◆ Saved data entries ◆
########

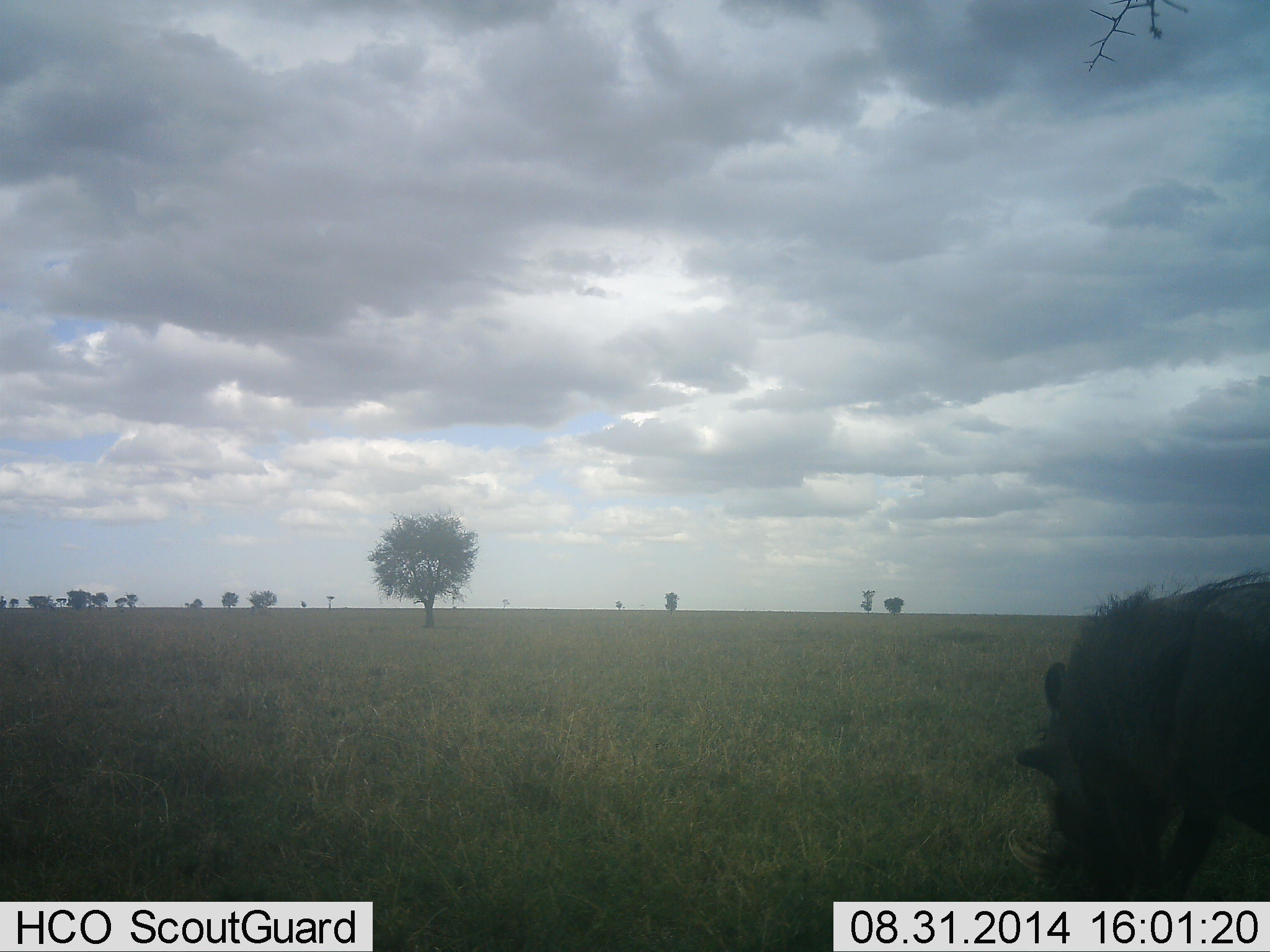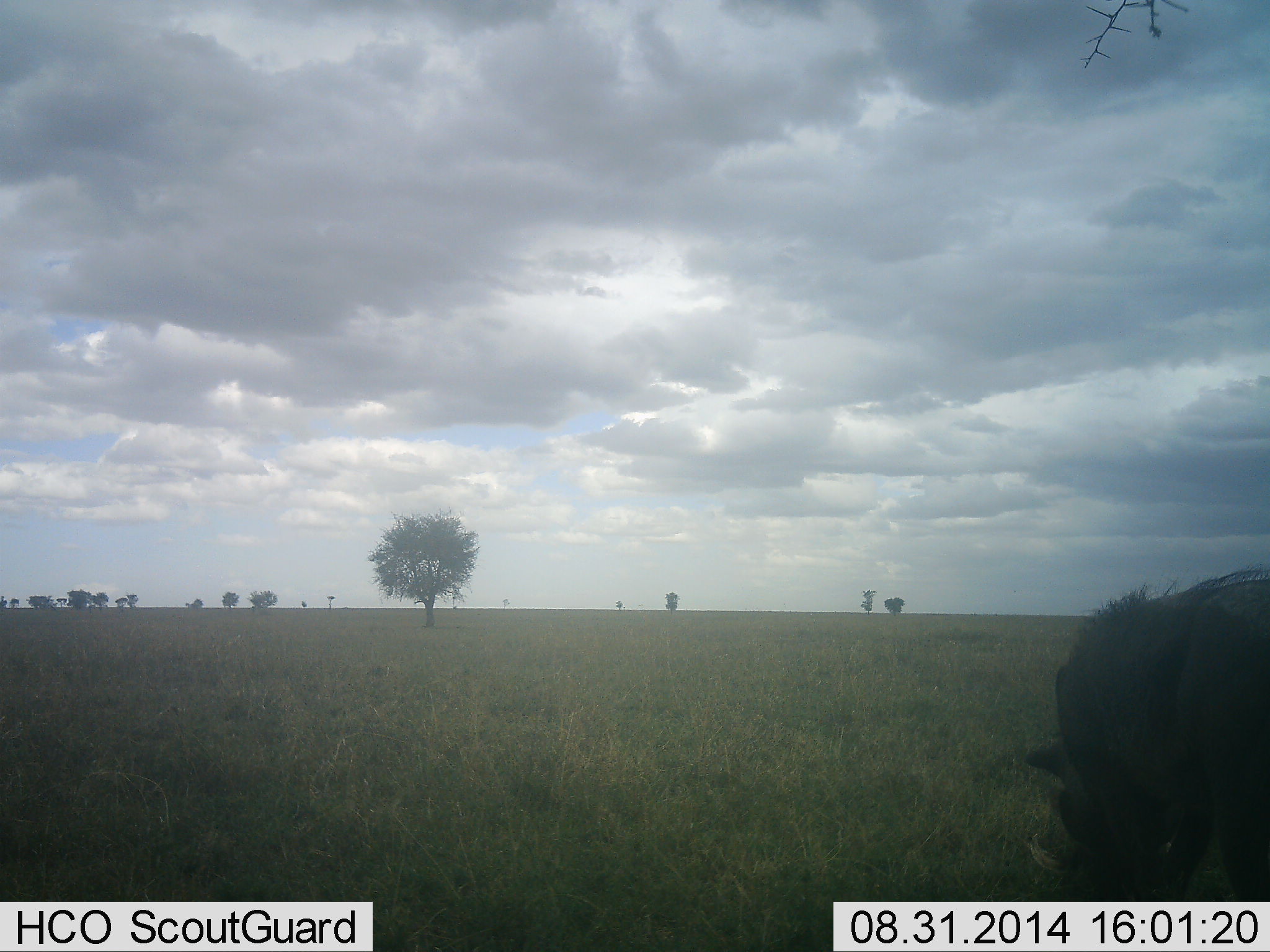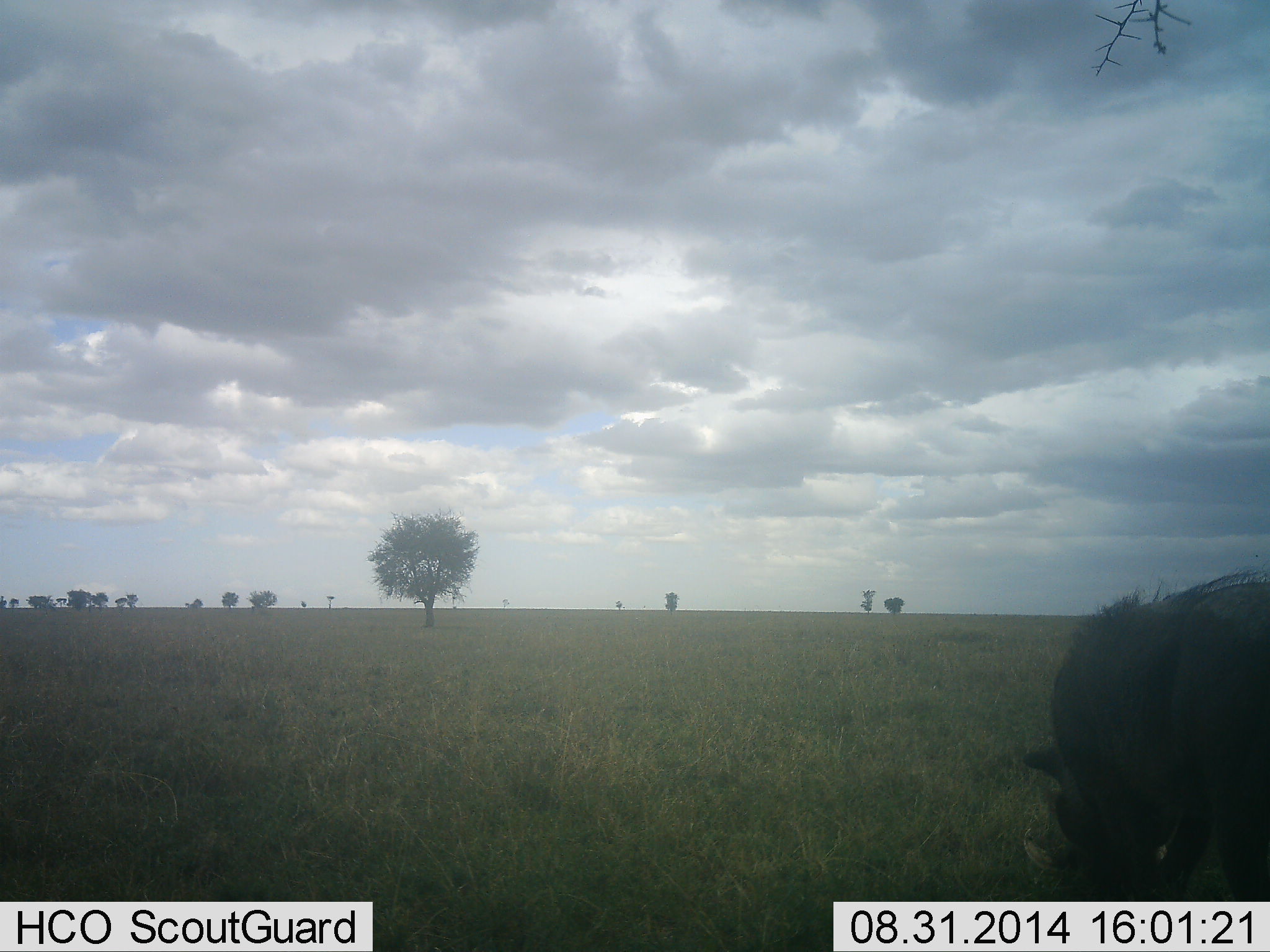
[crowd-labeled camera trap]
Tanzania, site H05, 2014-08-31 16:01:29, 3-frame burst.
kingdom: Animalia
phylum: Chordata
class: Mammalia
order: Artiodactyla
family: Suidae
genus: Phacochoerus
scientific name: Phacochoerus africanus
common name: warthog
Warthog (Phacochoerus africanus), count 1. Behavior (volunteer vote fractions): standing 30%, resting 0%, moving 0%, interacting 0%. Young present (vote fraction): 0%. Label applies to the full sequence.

########

Give all the entries again exactly, dropping each picture.

◆ Response ◆
[crowd-labeled camera trap]
Tanzania, site H05, 2014-08-31 16:01:29, 3-frame burst.
kingdom: Animalia
phylum: Chordata
class: Mammalia
order: Artiodactyla
family: Suidae
genus: Phacochoerus
scientific name: Phacochoerus africanus
common name: warthog
Warthog (Phacochoerus africanus), count 1. Behavior (volunteer vote fractions): standing 30%, resting 0%, moving 0%, interacting 0%. Young present (vote fraction): 0%. Label applies to the full sequence.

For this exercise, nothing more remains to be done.